-- Begin SELECTED TEXT --

Van Gogh Protestors Found Guilty

The First Art Newspaper on the Net    Established in 1996 Friday, May 3, 2024


Van Gogh Protestors Found Guilty



You’ll have heard the name of the organisation “Just Stop Oil” recently, whether you want to or not. The environmental activist group has taken part in a series of high-profile stunts around the world aimed at drawing attention to the activities of oil companies by damaging properties and, regrettably, paintings. Some of the most famous paintings in the world have been targeted. Memorably, members of the group attempted to attack the Mona Lisa in the Louvre last May. More recently, they turned their attention to works by Vincent Van Gogh. An attack on Sunflowers was mostly unsuccessful, but an attack on the Dutch artist’s lesser-known painting Peach Trees in Blossom resulted in permanent damage to the painting’s frame. For this offence, one of them has been jailed for three weeks.

The attack, which happened in June, represented a change in approach from the activists. The organisation is well known for defacing buildings, roads, paintings and other surfaces with bright orange paint. In the case of Peach Trees in Blossom, protesters Emily Brocklebank and Louis McKechnie glued themselves to the centuries-old frame of the painting. The canvas itself was undamaged, but permanent damage was caused to the wooden frame by the glue. Experts estimated the cost of the damage to be in the region of two thousand pounds. Brocklebank received a suspended sentence for her part in the attack, but McKechnie was jailed because previous offences were taken into account.

An unusual defence
In passing sentencing, District Judge Neeta Minhas said that substantial damage had been caused to an object of significant artistic and historical value and that the damage meant the frame could not be returned to its original state. She also said the pair had caused reckless and criminal damage with no lawful excuse to do so. She found McKechnie's part in the "protest" particularly egregious as he'd already been involved in a high-profile protest in March this year when he tied himself to a goalpost during a Premier League football match between Everton and Newcastle United, bringing play to a halt for several minutes so security could cut the zip ties he'd attached himself to the posts with. In the past, he's also taken part in illegal road blockades.

The attempts made by the protestors - or rather, by their lawyer - to file a defence caused some discussion in the art world. Francesca Cociani, tasked with defending McKechnie and Brocklebank, argued that the unique nature of the damage and the high-profile nature of the incident could potentially increase the value of the Van Gogh painting. This question was put to Karen Serres, one of the curators at the Courtauld Gallery in London, England, which is where the painting is on display. Serres gave the idea short shrift, saying there was no chance that the incident could increase the value of the piece and stating that in any event, the painting was never likely to be sold, and so any such value would never be realised.

When that defence was rejected, McKechnie and Brocklebank tried to defend themselves on moral grounds. Brocklebank said it was the duty of "any good human" to attempt to sustain life on Earth through any means necessary. "By any means necessary" was, of course, the battle cry of Malcolm X. By contrast, McKechnie compared himself to Martin Luther King, stating that the civil rights leader was the most hated man in America during the 1960s, but the movement he led was still victorious in the end. Brocklebank added that she wasn't aware that the glue they used would cause permanent damage and argued that protests of such a nature were necessary because the media doesn't report on climate-related causes for any other reason.

-- End SELECTED TEXT --

JOBS:
(1) Repeat the part of the Van Gogh protest article that opens with the words containing "You’ll have heard" and closes with "for three weeks.".
(2) According to the Van Gogh protest article, why was McKechnie jailed when Brocklebank received only a suspended sentence?

-- Begin MATERIAL PROVIDED --

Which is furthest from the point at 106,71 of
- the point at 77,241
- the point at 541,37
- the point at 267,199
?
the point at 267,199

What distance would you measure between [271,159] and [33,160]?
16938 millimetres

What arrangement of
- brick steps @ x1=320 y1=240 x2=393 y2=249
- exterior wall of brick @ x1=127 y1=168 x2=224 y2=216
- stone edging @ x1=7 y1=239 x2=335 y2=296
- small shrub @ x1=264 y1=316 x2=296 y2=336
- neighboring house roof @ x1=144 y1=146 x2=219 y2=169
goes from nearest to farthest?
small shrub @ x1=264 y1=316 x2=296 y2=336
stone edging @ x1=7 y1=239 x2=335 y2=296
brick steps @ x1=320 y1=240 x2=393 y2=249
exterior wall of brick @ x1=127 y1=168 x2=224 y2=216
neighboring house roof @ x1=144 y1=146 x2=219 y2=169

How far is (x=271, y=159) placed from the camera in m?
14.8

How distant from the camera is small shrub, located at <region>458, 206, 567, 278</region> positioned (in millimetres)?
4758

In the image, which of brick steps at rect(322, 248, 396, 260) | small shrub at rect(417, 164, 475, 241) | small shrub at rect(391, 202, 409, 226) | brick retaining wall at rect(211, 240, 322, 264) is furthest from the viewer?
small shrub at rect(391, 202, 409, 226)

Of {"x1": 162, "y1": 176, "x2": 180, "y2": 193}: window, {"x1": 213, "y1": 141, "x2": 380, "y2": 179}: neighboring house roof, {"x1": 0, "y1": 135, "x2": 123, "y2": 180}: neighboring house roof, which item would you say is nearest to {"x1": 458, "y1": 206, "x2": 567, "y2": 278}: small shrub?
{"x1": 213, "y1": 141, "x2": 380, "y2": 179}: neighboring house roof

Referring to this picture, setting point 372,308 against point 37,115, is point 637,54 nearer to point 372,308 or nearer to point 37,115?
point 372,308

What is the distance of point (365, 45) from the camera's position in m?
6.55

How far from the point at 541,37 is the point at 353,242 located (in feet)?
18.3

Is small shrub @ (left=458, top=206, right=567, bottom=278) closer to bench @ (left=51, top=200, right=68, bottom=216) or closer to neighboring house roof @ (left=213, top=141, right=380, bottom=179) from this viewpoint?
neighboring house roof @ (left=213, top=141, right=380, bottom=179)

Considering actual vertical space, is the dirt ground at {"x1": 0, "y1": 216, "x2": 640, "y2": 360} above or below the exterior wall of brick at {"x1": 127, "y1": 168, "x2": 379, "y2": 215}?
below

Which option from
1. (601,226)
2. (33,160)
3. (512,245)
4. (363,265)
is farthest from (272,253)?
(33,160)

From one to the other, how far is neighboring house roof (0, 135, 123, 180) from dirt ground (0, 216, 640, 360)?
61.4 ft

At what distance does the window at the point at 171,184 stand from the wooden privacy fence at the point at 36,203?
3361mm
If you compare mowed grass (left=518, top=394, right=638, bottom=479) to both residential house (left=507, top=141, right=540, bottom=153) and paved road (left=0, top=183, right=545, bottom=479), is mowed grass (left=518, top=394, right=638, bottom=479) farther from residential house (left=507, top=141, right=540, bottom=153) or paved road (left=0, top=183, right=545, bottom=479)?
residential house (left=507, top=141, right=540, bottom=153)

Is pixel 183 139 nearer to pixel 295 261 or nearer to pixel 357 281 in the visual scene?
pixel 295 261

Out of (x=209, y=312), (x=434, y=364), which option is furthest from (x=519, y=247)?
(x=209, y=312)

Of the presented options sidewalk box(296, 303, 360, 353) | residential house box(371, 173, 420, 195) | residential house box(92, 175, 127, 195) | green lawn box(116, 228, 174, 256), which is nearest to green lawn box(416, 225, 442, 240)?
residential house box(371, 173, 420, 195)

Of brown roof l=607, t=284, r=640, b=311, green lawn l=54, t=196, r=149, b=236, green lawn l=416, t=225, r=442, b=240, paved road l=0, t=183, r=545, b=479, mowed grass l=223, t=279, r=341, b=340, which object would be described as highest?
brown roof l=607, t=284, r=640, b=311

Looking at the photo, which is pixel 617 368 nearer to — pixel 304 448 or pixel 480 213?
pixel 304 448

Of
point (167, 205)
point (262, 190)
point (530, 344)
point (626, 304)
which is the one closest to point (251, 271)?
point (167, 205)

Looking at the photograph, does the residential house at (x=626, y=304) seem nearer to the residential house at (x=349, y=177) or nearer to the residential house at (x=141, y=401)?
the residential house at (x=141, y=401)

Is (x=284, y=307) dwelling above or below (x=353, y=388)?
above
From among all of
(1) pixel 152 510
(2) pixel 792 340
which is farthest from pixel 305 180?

-- End MATERIAL PROVIDED --

ANSWERS BY TASK:
(1)
You’ll have heard the name of the organisation “Just Stop Oil” recently, whether you want to or not. The environmental activist group has taken part in a series of high-profile stunts around the world aimed at drawing attention to the activities of oil companies by damaging properties and, regrettably, paintings. Some of the most famous paintings in the world have been targeted. Memorably, members of the group attempted to attack the Mona Lisa in the Louvre last May. More recently, they turned their attention to works by Vincent Van Gogh. An attack on Sunflowers was mostly unsuccessful, but an attack on the Dutch artist’s lesser-known painting Peach Trees in Blossom resulted in permanent damage to the painting’s frame. For this offence, one of them has been jailed for three weeks.

(2) McKechnie was jailed because his previous offences were taken into account. The judge found his part particularly egregious because he had already tied himself to a goalpost during a Premier League match in March and had taken part in illegal road blockades.